During the first five weeks of the invasion, Russian troops occupied the plant and held 300 of its staff captive.
"It was an act of nuclear terrorism by the aggressor state of Russia. It is very sad that the international community reacted very weakly, or, one might say, did not react at all," Oleksandr Hryhorash, the head of Chornobyl NPP’s operational control told Ukrinform, the state news service of Ukraine, earlier this week.
"No one could have foreseen that nuclear facilities would be seized and shelled," he said.
The Chornobyl plant lost electrical power on the first morning of the Russian occupation and back-up diesel generators kept the plant powering for the next six days.
Though the withdrawal of Russian forces from the plant in late March 2022 removed an immediate security risk to the decommissioned plant, the plant still remains under threat from Russian drone activity in the area.
In February 2025, a Russian drone struck and penetrated a protective steel structure called the New Safe Confinement (NSC) that now encases Reactor 4 - the same reactor destroyed by the explosion in 1986.
The drone strike caused a fire to the outer layer of the NSC, which firefighters extinguished, preventing radioactive waste from seeping out of the protective layer.
Teams of workers temporarily patched up the 15sq/m hole left in the NSC by the Russian drone strike, but it could cost €500m to fully repair the damaged section, according to the European Bank for Reconstruction and Development.
A statement on Chornobyl NPP's website reads that the NSC "has lost its ability to fully maintain the leak-tightness of its internal volume".
Earlier this week, Ukrainian Prosecutor General Ruslan Kravchenko told Reuters that Russian drones routinely fly within 20km of the former Chornobyl NPP.
He also said 35 Russian hypersonic Kinzhal missiles have been detected within 20km of the decommissioned plant and Khmelnytskyi nuclear plant in western Ukraine since 2022.
And with such regular drone activity taking place close to the former Chornobyl NPP, it is hard to see investors wanting to pay for the NSC’s full reconstruction until the war ends.
After a team of inspectors from the International Atomic Energy Agency (IAEA) inspected the temporary repair work to the NSC last December, the agency's report stated "the NSC had lost its primary safety functions".
"Timely and comprehensive restoration remains essential to prevent further degradation and ensure long-term nuclear safety," it added.
With Russian drones flying close to Chornobyl, that assessment by the UN's nuclear watchdog makes Reactor 4 sound like a ticking timebomb.
For its part, the Kremlin has repeatedly said its forces do not target nuclear energy facilities.

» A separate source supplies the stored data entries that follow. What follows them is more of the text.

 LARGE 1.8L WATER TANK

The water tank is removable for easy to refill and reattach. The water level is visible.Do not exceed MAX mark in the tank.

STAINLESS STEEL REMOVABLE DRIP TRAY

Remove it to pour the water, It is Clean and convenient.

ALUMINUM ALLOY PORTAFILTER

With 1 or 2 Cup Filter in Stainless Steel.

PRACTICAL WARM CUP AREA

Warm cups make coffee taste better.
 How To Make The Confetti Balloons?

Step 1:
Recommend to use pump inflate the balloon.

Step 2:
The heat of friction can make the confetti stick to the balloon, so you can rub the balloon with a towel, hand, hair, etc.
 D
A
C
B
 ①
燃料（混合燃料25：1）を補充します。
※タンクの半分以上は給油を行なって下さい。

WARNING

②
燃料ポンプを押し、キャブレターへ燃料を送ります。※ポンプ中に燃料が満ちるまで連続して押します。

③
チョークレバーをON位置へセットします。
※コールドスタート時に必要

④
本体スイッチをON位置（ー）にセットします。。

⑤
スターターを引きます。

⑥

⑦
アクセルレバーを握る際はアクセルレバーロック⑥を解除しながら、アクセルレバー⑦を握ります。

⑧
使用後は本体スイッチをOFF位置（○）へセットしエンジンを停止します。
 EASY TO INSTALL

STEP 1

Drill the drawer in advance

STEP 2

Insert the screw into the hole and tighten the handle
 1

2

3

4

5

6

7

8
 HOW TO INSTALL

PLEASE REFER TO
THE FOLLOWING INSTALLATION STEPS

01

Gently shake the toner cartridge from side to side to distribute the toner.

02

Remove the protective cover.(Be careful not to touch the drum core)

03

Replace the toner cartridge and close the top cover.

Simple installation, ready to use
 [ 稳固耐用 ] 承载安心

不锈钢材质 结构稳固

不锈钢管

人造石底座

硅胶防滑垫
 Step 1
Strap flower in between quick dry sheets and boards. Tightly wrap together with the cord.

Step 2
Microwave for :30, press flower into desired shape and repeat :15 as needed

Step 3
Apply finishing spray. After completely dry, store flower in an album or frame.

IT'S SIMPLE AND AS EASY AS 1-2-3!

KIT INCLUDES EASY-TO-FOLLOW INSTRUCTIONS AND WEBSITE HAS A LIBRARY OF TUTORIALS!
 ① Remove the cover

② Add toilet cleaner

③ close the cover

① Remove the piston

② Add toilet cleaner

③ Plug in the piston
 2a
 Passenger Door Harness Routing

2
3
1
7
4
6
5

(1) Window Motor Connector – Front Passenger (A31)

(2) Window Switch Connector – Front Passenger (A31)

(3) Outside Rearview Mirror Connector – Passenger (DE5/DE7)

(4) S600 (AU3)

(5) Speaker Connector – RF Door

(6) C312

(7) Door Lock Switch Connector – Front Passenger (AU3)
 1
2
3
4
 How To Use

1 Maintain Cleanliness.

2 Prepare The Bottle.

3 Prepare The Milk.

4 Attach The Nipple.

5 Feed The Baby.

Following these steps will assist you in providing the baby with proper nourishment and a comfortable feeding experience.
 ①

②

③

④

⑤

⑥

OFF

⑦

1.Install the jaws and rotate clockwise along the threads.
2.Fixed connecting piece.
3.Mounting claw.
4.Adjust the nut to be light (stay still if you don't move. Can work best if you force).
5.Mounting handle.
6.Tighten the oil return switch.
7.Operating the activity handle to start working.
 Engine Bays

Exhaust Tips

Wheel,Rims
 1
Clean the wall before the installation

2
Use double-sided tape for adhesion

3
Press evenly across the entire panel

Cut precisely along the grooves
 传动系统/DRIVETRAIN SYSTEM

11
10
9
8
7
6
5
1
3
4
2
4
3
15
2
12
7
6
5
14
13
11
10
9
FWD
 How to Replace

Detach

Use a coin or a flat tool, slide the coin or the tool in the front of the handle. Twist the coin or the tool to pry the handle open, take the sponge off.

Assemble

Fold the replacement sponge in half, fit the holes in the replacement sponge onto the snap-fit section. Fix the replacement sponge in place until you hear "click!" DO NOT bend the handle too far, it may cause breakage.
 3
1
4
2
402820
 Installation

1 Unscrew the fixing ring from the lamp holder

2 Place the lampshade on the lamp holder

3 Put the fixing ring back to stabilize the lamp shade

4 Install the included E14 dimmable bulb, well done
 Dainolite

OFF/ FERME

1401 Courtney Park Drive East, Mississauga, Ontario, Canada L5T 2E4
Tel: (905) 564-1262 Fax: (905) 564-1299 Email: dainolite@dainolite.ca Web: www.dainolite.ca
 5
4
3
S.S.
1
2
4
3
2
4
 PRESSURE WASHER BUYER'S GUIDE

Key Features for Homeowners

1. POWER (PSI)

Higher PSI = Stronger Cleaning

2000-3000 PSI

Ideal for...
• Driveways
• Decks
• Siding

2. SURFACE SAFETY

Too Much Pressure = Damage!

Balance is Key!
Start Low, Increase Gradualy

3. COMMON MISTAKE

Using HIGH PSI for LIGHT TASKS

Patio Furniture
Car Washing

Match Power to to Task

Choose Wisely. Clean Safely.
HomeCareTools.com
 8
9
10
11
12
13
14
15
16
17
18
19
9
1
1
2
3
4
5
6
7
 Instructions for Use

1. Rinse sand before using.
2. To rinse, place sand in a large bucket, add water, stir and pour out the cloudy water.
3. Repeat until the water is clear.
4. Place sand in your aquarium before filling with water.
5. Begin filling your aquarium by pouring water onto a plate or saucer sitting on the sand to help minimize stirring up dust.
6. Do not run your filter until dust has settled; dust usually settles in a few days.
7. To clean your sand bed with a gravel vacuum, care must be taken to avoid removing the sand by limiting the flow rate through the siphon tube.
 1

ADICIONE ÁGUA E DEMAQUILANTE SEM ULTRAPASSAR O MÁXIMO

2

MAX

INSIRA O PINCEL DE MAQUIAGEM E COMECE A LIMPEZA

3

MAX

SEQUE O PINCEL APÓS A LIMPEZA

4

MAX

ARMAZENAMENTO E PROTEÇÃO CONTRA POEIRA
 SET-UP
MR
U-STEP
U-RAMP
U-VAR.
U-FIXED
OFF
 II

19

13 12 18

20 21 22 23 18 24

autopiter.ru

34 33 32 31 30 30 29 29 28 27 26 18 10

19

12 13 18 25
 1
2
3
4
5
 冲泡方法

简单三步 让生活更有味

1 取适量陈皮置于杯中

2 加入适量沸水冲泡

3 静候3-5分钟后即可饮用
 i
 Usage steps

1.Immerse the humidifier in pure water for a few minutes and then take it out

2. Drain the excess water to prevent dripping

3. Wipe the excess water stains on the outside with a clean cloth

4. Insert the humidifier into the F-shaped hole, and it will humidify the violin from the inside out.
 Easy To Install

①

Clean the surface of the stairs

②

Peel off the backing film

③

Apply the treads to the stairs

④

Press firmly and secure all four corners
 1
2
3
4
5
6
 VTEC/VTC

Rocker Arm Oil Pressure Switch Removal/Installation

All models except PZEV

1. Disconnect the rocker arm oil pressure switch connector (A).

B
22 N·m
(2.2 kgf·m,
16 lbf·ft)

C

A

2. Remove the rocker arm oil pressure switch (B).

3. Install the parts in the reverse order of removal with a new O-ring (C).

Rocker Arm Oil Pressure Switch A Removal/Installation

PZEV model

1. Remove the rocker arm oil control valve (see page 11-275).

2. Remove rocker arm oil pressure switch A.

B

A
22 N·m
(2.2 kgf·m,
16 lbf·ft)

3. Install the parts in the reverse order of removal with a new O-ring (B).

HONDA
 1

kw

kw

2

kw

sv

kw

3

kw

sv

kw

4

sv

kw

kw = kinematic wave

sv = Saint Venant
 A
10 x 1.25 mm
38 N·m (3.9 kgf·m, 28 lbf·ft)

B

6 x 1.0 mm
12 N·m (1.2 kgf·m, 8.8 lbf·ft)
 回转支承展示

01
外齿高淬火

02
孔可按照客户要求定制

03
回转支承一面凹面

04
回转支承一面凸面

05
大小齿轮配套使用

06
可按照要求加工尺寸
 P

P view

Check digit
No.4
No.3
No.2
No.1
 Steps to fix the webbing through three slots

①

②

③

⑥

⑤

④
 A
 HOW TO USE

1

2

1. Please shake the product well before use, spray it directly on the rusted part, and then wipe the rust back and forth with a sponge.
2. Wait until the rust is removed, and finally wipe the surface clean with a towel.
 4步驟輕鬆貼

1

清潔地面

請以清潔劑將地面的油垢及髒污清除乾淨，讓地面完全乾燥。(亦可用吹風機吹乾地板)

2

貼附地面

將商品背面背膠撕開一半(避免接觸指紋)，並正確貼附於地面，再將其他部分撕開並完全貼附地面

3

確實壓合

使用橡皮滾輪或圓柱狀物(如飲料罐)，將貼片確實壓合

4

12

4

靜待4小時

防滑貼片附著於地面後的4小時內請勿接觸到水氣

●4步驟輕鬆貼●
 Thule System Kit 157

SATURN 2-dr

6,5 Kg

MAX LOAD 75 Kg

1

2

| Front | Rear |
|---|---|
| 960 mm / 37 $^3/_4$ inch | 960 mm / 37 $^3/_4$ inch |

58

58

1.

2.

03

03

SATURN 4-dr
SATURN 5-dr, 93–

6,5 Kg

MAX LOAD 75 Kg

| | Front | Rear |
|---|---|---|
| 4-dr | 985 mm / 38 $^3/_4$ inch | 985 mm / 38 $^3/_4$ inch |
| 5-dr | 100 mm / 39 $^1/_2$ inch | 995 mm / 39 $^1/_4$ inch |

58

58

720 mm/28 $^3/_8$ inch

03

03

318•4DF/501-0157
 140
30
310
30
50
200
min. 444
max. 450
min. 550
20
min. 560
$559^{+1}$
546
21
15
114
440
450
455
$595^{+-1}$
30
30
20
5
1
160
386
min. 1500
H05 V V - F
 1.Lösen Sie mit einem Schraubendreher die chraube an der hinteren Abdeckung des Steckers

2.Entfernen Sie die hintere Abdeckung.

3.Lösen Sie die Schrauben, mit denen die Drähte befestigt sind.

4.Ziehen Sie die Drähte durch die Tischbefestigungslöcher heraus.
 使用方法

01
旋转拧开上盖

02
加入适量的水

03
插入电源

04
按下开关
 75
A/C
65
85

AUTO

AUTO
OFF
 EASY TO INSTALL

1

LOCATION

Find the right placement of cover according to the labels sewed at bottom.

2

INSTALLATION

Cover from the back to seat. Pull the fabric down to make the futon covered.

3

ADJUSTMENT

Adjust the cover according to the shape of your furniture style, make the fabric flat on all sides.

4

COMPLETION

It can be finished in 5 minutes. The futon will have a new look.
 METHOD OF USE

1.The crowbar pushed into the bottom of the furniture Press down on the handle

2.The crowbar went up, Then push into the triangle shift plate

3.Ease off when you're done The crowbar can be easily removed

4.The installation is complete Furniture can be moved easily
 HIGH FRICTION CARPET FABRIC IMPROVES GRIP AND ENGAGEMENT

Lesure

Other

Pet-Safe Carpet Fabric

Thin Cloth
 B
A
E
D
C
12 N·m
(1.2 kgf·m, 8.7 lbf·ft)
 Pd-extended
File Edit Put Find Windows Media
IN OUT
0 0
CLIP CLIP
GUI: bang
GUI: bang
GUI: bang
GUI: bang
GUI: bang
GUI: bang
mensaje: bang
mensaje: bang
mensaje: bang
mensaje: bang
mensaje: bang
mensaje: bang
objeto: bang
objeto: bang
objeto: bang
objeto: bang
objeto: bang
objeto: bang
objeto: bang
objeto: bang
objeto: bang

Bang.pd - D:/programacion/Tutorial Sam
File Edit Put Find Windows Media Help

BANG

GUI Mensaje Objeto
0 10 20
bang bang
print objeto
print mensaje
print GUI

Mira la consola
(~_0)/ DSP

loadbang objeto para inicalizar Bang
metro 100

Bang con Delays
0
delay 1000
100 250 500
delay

Yet, Russian forces shelled Zaporizhzhia nuclear power plant in southern Ukraine before occupying the plant in March 2022, an occupation that continues until this day.
Russian President Vladimir Putin has demanded to retain control of the six-reactor nuclear plant, the largest in Europe, as part of an eventual peace settlement.
Drone strikes on the containment structure on one of the Zaporizhzhia plant's reactors were reported by the IAEA in April 2024, but the agency did not identify which side was responsible.
This week, the IAEA reported that Zaporizhzhia ZNPP temporarily lost all off-site power on two occasions after its last remaining off-site power line was disconnected.
Emergency diesel generators kicked in to supply the power during the outage.
A statement yesterday from the European Commission - marking the 40th anniversary of the Chornobyl disaster - called on Russia to "immediately cease all attacks on nuclear facilities in Ukraine" and to comply with the IAEA's Seven Indispensable Pillars for Nuclear Safety and Security during war.
But Russia has already violated some of those "pillars" at both Chornobyl and Zaporizhzhia, including the requirement that infrastructure and reactors must not be damaged, that staff employed at plants must not be coerced and that external power must be maintained at all times.
Seizing nuclear power plants by military force was already a risky move by Russia.
In Chornobyl's case, the damage to the radiation shield around Reactor 4 and the sheer unpredictability of Russia's drone tactics means the site of the world's worst nuclear disaster remains a place of high risk today.